Nonsteroidal anti-inflammatory drugs (NSAIDs) are the most widely used drugs in the United States. Ulcers are found at endoscopy in 15% to 30% of patients using NSAIDs regularly. The annual incidence of upper gastrointestinal (GI) complications such as bleeding with regular NSAID use is approximately 1.0% to 1.5%, whereas the annual rate of upper GI clinical events (complicated plus symptomatic uncomplicated ulcers) is approximately 2.5% to 4.5%. Upper GI symptoms such as dyspepsia also occur in many patients taking NSAIDs--at a relative risk of about 1.5 to 2 compared with that in patients without NSAID use. Important risk factors for upper GI clinical events include older age, prior history of upper GI events, use of corticosteroids or anticoagulants, and high-dose or multiple NSAIDs (including NSAID plus low-dose aspirin). Lower GI clinical events such as bleeding may also occur with NSAIDs, although they are less common and less well studied than upper GI events. The decision to employ a protective strategy to decrease NSAID-associated GI clinical events is based on risk stratification. Strategies employed include the use of non-NSAID analgesics, use of lowest effective dose of NSAID, use of medical cotherapy (eg, proton pump inhibitor, misoprostol), or use of coxibs.

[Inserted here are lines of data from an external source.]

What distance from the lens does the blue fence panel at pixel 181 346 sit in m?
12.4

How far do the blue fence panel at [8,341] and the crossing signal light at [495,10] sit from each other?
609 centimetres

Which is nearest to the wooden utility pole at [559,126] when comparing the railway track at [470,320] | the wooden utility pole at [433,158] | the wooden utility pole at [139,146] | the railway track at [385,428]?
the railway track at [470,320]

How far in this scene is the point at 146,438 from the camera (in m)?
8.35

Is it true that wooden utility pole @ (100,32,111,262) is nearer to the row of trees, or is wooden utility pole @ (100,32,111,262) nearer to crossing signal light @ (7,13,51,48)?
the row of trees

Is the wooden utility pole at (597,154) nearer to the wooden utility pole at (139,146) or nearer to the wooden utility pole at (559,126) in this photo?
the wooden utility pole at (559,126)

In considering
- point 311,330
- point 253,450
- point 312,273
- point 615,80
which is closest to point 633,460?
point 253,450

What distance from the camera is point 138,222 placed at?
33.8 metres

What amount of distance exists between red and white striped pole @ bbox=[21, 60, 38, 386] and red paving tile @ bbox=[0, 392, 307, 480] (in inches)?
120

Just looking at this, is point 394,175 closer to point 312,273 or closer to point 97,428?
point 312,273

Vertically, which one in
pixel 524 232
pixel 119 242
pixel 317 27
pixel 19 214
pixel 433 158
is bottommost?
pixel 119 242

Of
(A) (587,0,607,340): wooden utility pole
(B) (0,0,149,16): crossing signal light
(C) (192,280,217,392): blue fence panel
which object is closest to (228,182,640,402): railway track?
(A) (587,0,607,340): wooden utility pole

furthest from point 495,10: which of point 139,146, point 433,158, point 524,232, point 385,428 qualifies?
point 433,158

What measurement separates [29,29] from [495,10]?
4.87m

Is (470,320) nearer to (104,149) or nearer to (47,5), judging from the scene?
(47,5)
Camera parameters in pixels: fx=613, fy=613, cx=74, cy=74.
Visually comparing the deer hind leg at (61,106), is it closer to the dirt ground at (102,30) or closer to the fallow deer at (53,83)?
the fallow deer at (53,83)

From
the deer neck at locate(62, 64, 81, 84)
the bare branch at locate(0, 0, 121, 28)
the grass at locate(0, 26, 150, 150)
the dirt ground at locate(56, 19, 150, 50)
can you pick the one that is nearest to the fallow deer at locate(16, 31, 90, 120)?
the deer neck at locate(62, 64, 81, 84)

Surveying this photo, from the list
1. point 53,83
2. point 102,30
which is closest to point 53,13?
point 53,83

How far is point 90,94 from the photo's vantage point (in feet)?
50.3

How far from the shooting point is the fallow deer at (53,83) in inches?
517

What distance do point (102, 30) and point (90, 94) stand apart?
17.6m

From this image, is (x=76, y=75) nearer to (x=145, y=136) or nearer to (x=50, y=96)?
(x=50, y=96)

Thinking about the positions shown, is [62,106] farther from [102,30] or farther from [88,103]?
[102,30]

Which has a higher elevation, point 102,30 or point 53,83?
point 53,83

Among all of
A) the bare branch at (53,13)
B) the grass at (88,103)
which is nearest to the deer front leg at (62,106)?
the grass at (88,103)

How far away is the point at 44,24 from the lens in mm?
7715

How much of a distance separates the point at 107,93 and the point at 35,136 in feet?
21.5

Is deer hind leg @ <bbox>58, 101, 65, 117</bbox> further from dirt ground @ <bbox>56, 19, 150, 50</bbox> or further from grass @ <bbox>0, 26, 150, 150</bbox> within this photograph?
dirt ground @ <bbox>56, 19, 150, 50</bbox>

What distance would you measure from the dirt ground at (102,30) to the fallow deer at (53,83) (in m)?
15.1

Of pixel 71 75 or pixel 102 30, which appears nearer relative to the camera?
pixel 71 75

非甾体抗炎药(NSAIDs)是美国使用最广泛的药物。在内镜检查中,15%至30%经常使用NSAIDs的患者会发现溃疡。定期使用NSAIDs时,上消化道(GI)并发症(如出血)的年发生率约为1.0%至1.5%,而上消化道临床事件(复杂溃疡加有症状的非复杂溃疡)的年发生率约为2.5%至4.5%。许多服用NSAIDs的患者也会出现消化不良等上消化道症状,与未使用NSAIDs的患者相比,相对风险约为1.5至2。上消化道临床事件的重要风险因素包括老年、上消化道事件既往史、使用皮质类固醇或抗凝剂,以及高剂量或多种NSAIDs(包括NSAIDs加低剂量阿司匹林)。NSAIDs也可能发生下消化道临床事件,如出血,尽管它们比上消化道事件更少见且研究较少。采用保护策略以减少NSAIDs相关的胃肠道临床事件的决策基于风险分层。采用的策略包括使用非NSAID镇痛药、使用最低有效剂量的NSAID、使用药物联合治疗(如质子泵抑制剂、米索前列醇)或使用环氧化酶-2(COX-2)抑制剂。